In Memoriam: Honoring Maxine Wildcat Barnett

We celebrate the life of gOlaha bOshET (Maxine Wildcat Barnett) as she is surrounded by the love of her community. 

Maxine’s goal was to ensure the Yuchi language was passed to the next generations. She effectuated her legacy using the Spirit Aligned Leadership Program to sustain and support her efforts. For some time, she was the last fluent Yuchi speaker – before she passed, she accomplished her goal in transferring the language to Yuchi youth.

We thank Grandmother Wildcat for her beautiful and important legacy. Engage with the enduring legacy of gOlaha bOshET, visit spiritaligned.org and support the Yuchi Language Project (tag).

Below are unpublished writings by the late Maxine Wildcat Barnett. In this, she shares what it means to carry on her language and what her homelands mean to her.


Maxine Wildcat Barnett on the Yuchi Language

Neither of my grandmothers could talk English.  All they knew was Yuchi language.  My parents too, only spoke Yuchi in our home.  But when I was about seven years old we went to live with gOlaha (my grandmother), Eliza Pickett, f’alOKw@nE was her Yuchi name.  She was the one who used to tell us many lessons through stories.  I often thought, “How did she know so much?” She couldn’t read or write and she never went to school but she had so much wisdom that she had heard from her elders.  

We didn’t have electricity or radio, so when gOlaha told us these old stories that was our education that was our learning about what it meant to beYuchi.  She gave us medicine and taught us how to be Yuchi. I remember that she only told the dA’ElA (old stories) in the winter months so that is when I pass them on to the young people.   My grandmother spoke the female form of the language.  Men and women speak differently in Yuchi and it was important for me to learn to speak from her so that I could carry that on.  Today, I am the last native speaker.  I never thought things would turn out this way but here I am.  I am the last connection from my grandmother to the young people today.  I meditate on these old traditional stories and use those principles she taught me as I try to be a leader today.  

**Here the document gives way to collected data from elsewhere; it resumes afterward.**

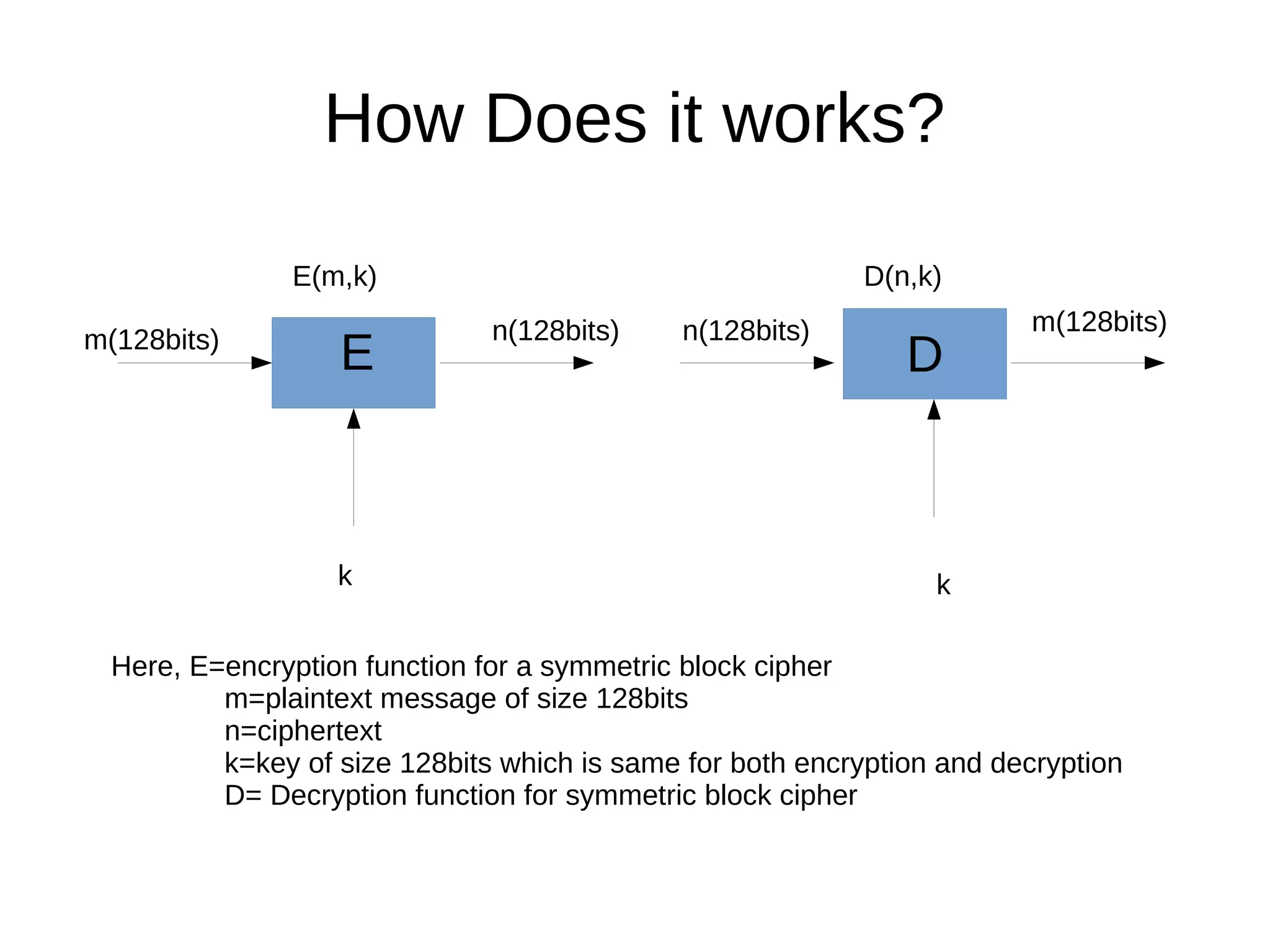 How Does it works?

E(m,k)

m(128bits)

E

n(128bits)

k

D(n,k)

n(128bits)

D

m(128bits)

k

Here, E=encryption function for a symmetric block cipher
m=plaintext message of size 128bits
n=ciphertext
k=key of size 128bits which is same for both encryption and decryption
D= Decryption function for symmetric block cipher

I have had to reclaim my language and it has been a personal healing journey.  When we were sent away to Chilocco boarding school we were separated and I wasn’t allowed to talk to the other Yuchis.  So, eventually I lost my language.   Well, that is, I always understood it, but I got to where I couldn’t put my sentences together anymore.  I felt ashamed and like I had lost a part of myself when I returned home and couldn’t speak.  I had to work to regain fluency in my language for many months over a few years.  It was such a blessing to get where I could converse with the other elders in the Yuchi language.  We shared stories and laughed.  I could always sing in my language but now that I am able to pray in my language again, I feel much closer to the Creator.  As my cousin, who also grew up with Grandma, used to say, we are the only ones given this language.  It is as a gift from the Creator that has been entrusted to us.  Now it’s up to us to carry it on.


Maxine Wildcat Barnett on Homeland

I attribute my long life to living off the land. I am 93 now and I grew up eating foods like zOt’E (wild onions), sumbE (wild mushrooms), shAd@bEnA (possum grapes), shw@ (poke salad), and other wild greens. We also raised our own food. We dried corn and pounded it using a corn pounder. We only went to town once a month. I still make zOshE (corn drink) and I teach the children in Yuchi classes how to make traditional foods.  

Our grandmother was a medicine woman and all of our medicines came from the land like zOchathla (red root). As we make our language strong again, I believe the medicines will come back to heal us. Our sacred homeland was way over in what is today Georgia before the Trail of Tears. The coals from those original sacred ceremonial grounds were brought here to rekindle our ceremonial fires in these new lands.  

I did not know my grandfathers. They left with the other men to fight against land allotment that was forced on our people. We almost forgot the word for ‘buffalo’ because they had been wiped out from our land for so long. But we still have a buffalo dance in our ceremonies. We still have a lizard dance that goes back thousands of years. In Yuchi, we do not have a word for “animals.” We do not think of humans as above “animals” because in our language they are just like us.  In our language, we don’t have a way to say that we “own” animals.  On the contrary, we say, p’aTA awAdOt’@, meaning simply that, “I placed a horse there. “When we speak in Yuchi about something, we automatically give its relation to the earth.  In Yuchi, you can’t just say “There it is.” You must say whether “it” is standing, sitting, or lying in relation to the earth.  So I must always pay attention to the way things are connected to the land.  This is also the way we talk about people.  Keeping our language alive is how we understand our unique relationship to the earth.